Exercise description
After finding the line that contains "phylum: Chordata" in the material below, print that line and all subsequent lines exactly, up to and including the last.

Dataset excerpts
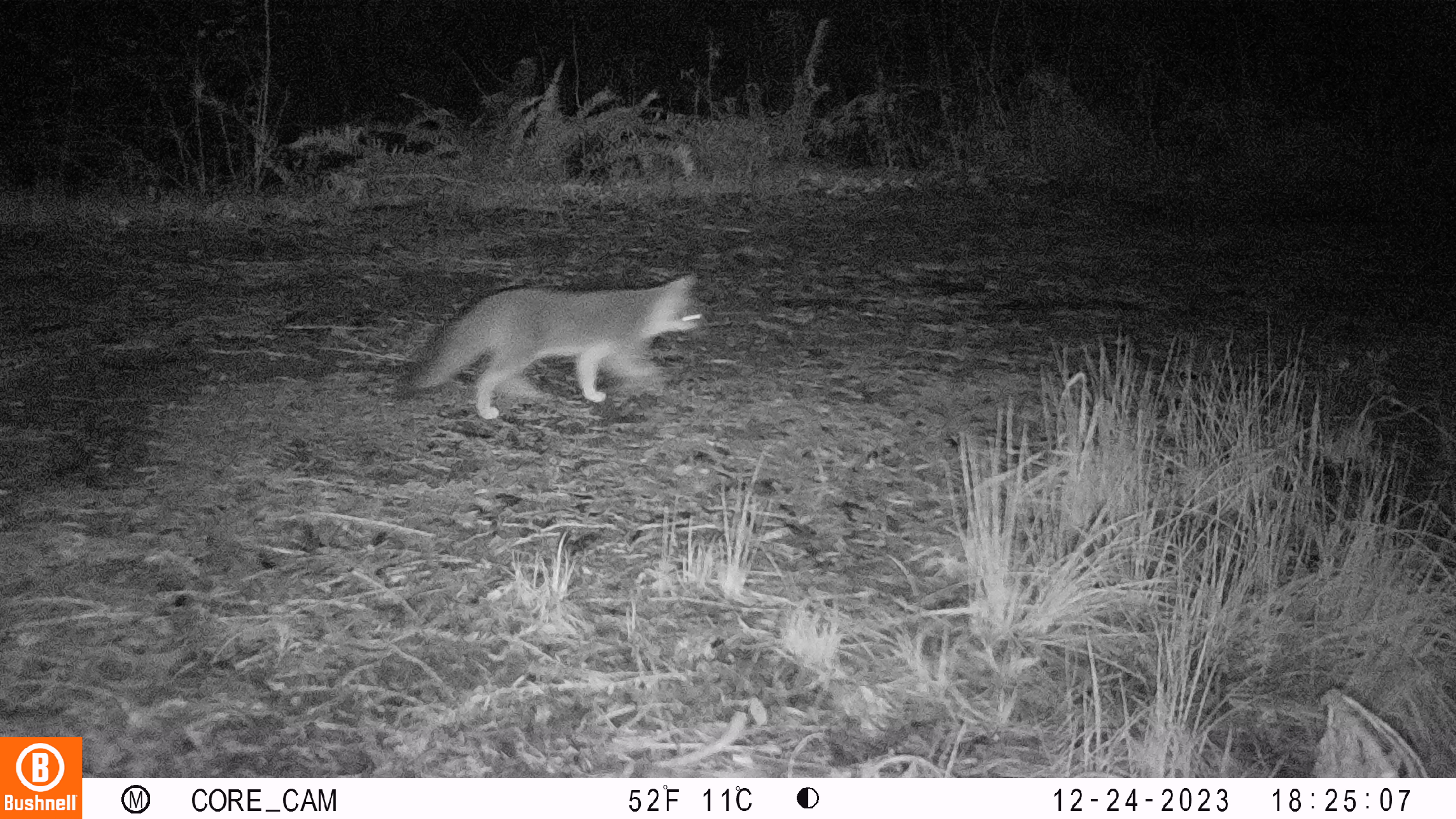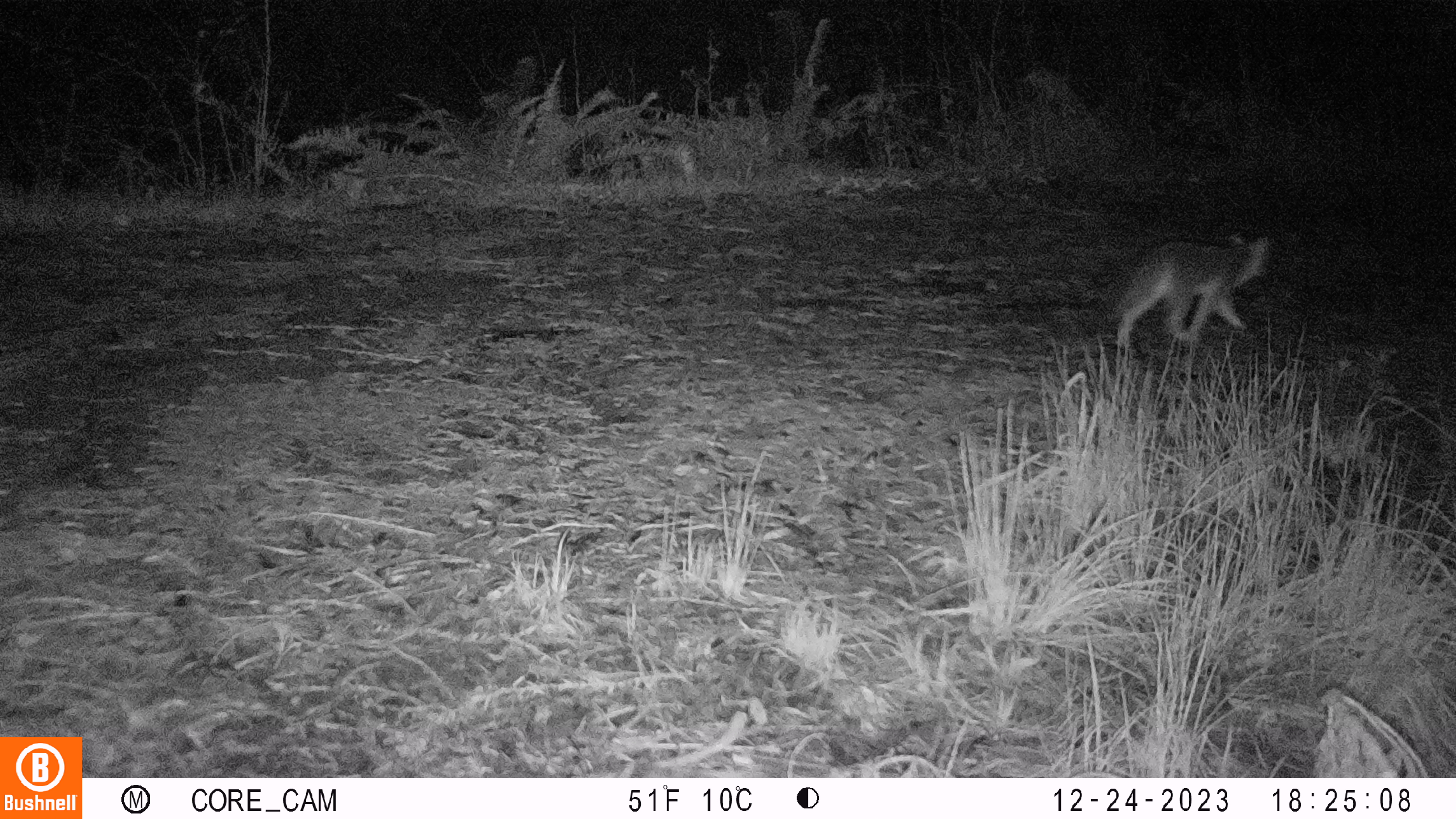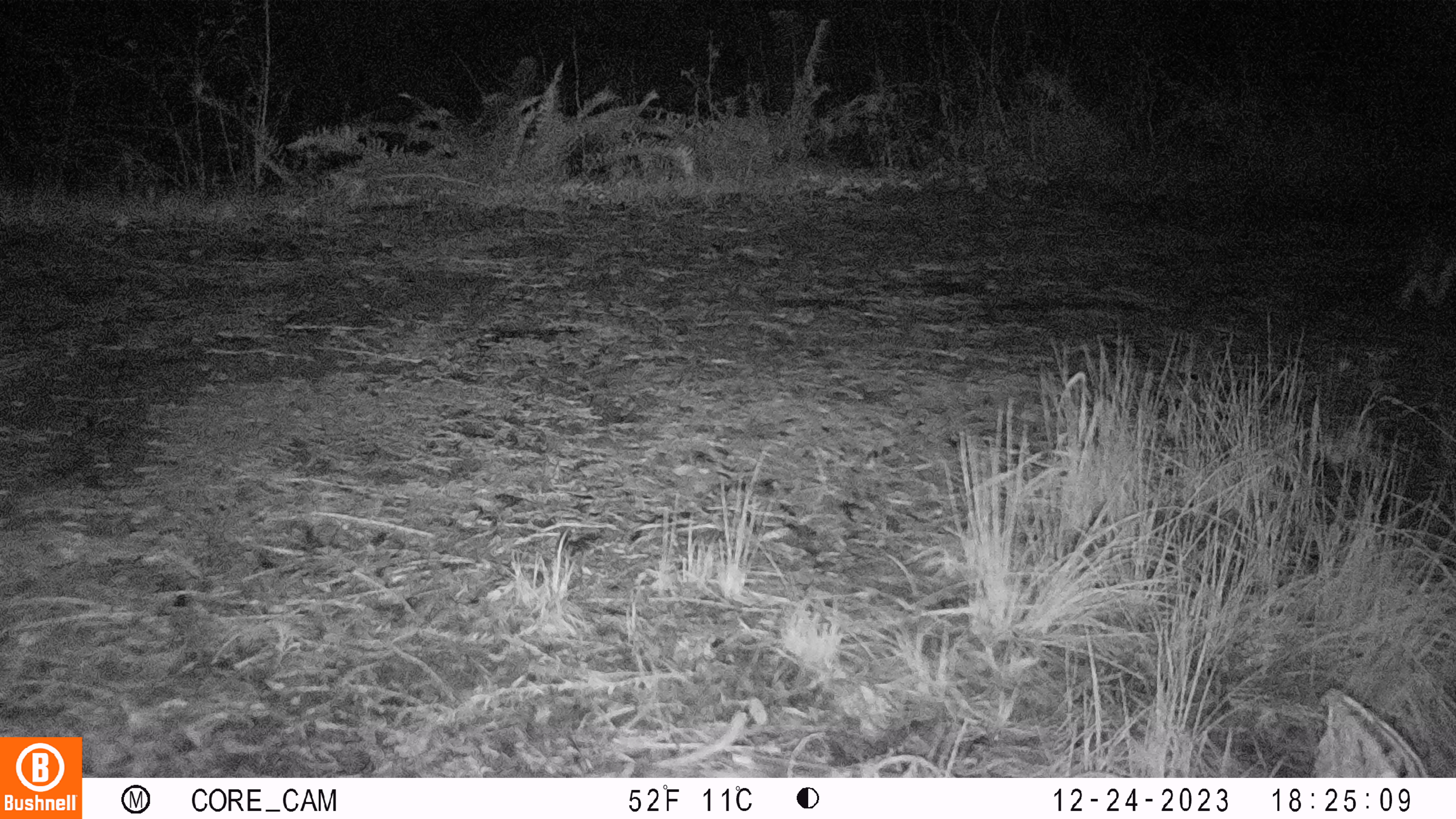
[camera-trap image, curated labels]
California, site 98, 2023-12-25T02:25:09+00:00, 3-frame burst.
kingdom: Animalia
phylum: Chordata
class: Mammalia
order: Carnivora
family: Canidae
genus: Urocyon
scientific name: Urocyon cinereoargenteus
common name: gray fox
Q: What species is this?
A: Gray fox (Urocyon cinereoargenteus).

Response box
phylum: Chordata
class: Mammalia
order: Carnivora
family: Canidae
genus: Urocyon
scientific name: Urocyon cinereoargenteus
common name: gray fox
Q: What species is this?
A: Gray fox (Urocyon cinereoargenteus).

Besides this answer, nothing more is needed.